LONDON | Sun May 8, 2011 8:11pm EDT

LONDON (Reuters) - Apple has overtaken Google as the world's most valuable brand, ending a four-year reign by the Internet search leader, according to a new study by global brands agency Millward Brown.

The iPhone and iPad maker's brand is now worth $153 billion, almost half Apple's market capitalization, says the annual BrandZ study of the world's top 100 brands.

Apple's portfolio of coveted consumer goods propelled it past Microsoft to become the world's most valuable technology company last year.

Peter Walshe, global brands director of Millward Brown, says Apple's meticulous attention to detail, along with an increasing presence of its gadgets in corporate environments, have allowed it to behave differently from other consumer-electronics makers.

"Apple is breaking the rules in terms of its pricing model," he told Reuters by telephone. "It's doing what luxury brands do, where the higher price the brand is, the more it seems to underpin and reinforce the desire."

"Obviously, it has to be allied to great products and a great experience, and Apple has nurtured that."

Of the top 10 brands in Monday's report, six were technology and telecoms companies: Google at number two, IBM at number three, Microsoft at number five, AT&T at number seven and China Mobile at number nine.

McDonald's rose two places to number four, as fast food became the fastest-growing category, Coca-Cola slipped one place to number six, Marlboro was also down one to number eight, and General Electric was number 10.

Walshe said demand from China was a major factor in the rise of fast-food brands. "The Chinese have been discovering fast food and it's such a vast market -- Starbucks, McDonald's... and pizza has hit China," he said.

"The way McDonald's has reinvented itself, adapted its menus, added healthy options, expanding the times of day it can be visited, for example oatmeal for breakfast... that allied with growth in developing markets has really helped that brand."

Nineteen of the top 100 brands came from emerging markets, up from 13 last year.

Facebook entered the top 100 at number 35 with a brand valued at $19.1 billion, while Chinese search engine Baidu rose to number 29 from 46.

Toyota reclaimed its position as the world's most valuable car brand, as it recovered from a bungled 2010 product recall.
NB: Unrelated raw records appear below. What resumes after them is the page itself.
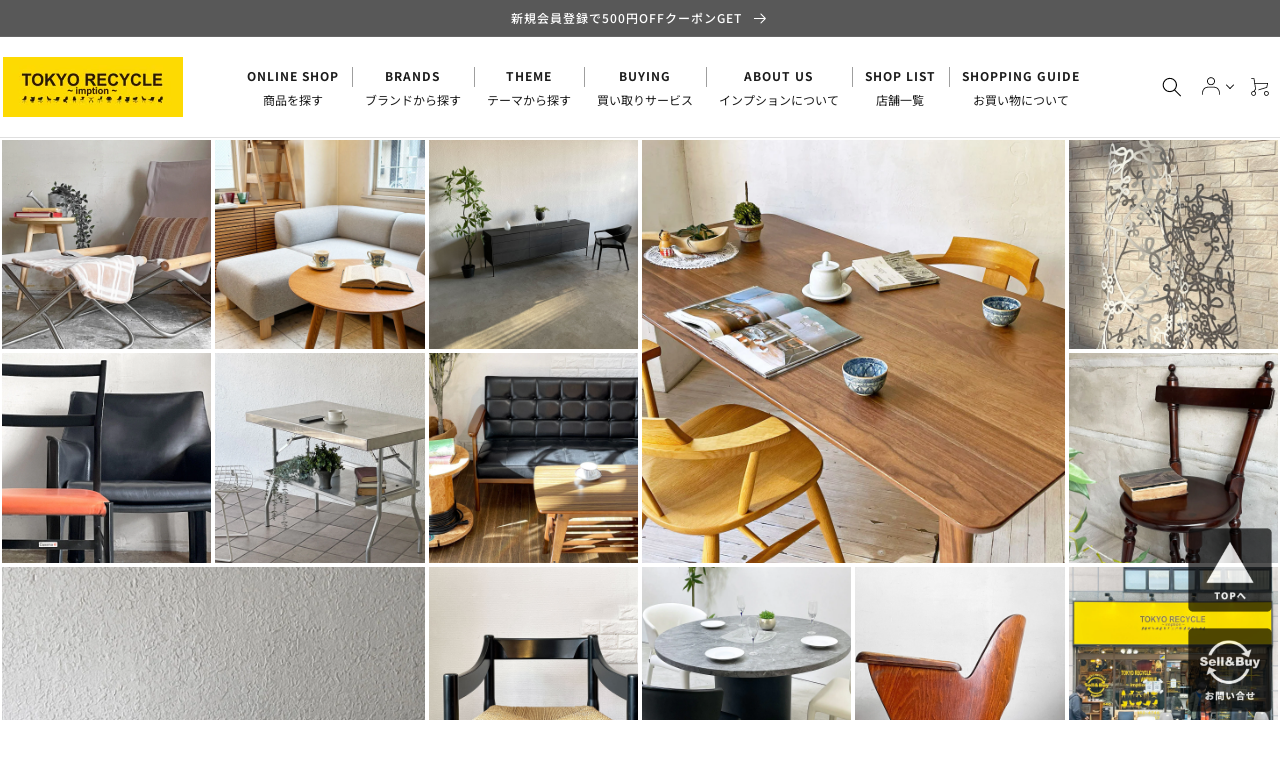

--- FILE ---
content_type: text/css
request_url: https://tokyo-recycle.net/cdn/shop/t/76/assets/section-blog-slide.css?v=15125233032167406931750983621
body_size: -301
content:
.blog-slide .blog__image{aspect-ratio:1;object-fit:cover}.blog-slide .card-wrapper .text-wrapper{padding-bottom:1.7rem;padding-top:1.7rem}@media (max-width: 767px){.blog-slide .card-wrapper .text-wrapper{padding-bottom:1.3rem;padding-top:1.3rem}}.blog-slide .card-wrapper .text-wrapper p{margin:0}.blog-slide.type_card .grid__item{flex:0 0 calc(50% - 15px)}@media (max-width: 767px){.blog-slide.type_card .grid__item{flex:0 0 100%;max-width:100%}}.blog-slide.type_card .grid__item .card-wrapper>a{display:flex;background:#fff;position:relative}.blog-slide.type_card .grid__item .card-wrapper>a:before{position:absolute;content:"MORE";right:32px;bottom:20px;font-weight:700;font-size:12px;line-height:1}.blog-slide.type_card .grid__item .card-wrapper>a:after{position:absolute;content:"";width:6px;height:6px;border-top:2px solid #000;border-right:2px solid #000;transform:rotate(45deg);right:22px;bottom:23px}.blog-slide.type_card .grid{gap:30px 30px;margin-bottom:2rem}@media (max-width: 767px){.blog-slide.type_card .grid{gap:15px}}.blog-slide.type_card .blog__image{max-width:135px}@media (max-width: 767px){.blog-slide.type_card .blog__image{max-width:120px}}.blog-slide.type_card p.a-title{font-size:14px;font-weight:500;line-height:24px;letter-spacing:0em}@media (max-width: 767px){.blog-slide.type_card p.a-title{font-size:14px;font-weight:500;line-height:22px;letter-spacing:0em}}.blog-slide.type_card p.a-content{font-size:12px;font-weight:400;line-height:24px;letter-spacing:0em}@media (max-width: 767px){.blog-slide.type_card p.a-content{display:none}}.blog-slide.type_card .card-wrapper span{font-size:12px;font-weight:400;line-height:12px;letter-spacing:0em}@media (max-width: 767px){.blog-slide.type_card .card-wrapper span{font-size:12px;font-weight:400;line-height:12px;letter-spacing:0em}}.blog-slide.type_card .card-wrapper div.text-wrapper{display:flex;flex-direction:column;justify-content:space-between;padding:20px}
/*# sourceMappingURL=/cdn/shop/t/76/assets/section-blog-slide.css.map?v=15125233032167406931750983621 */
The survey was carried out before the March earthquake that caused massive disruption to Japanese supply chains.

The total value of the top 100 brands rose by 17 percent to $2.4 trillion, as the global economy shifted to growth.

Millward Brown takes as a starting point the value that companies put on their own main brands as intangibles in their earnings reports.

It combines that with the perceptions of more than 2 million consumers in relevant markets around the world whom it surveys over the course of the year, and then applies a multiple derived from the company's short-term future growth prospects.

The full report is at www.millwardbrown.com/brandz.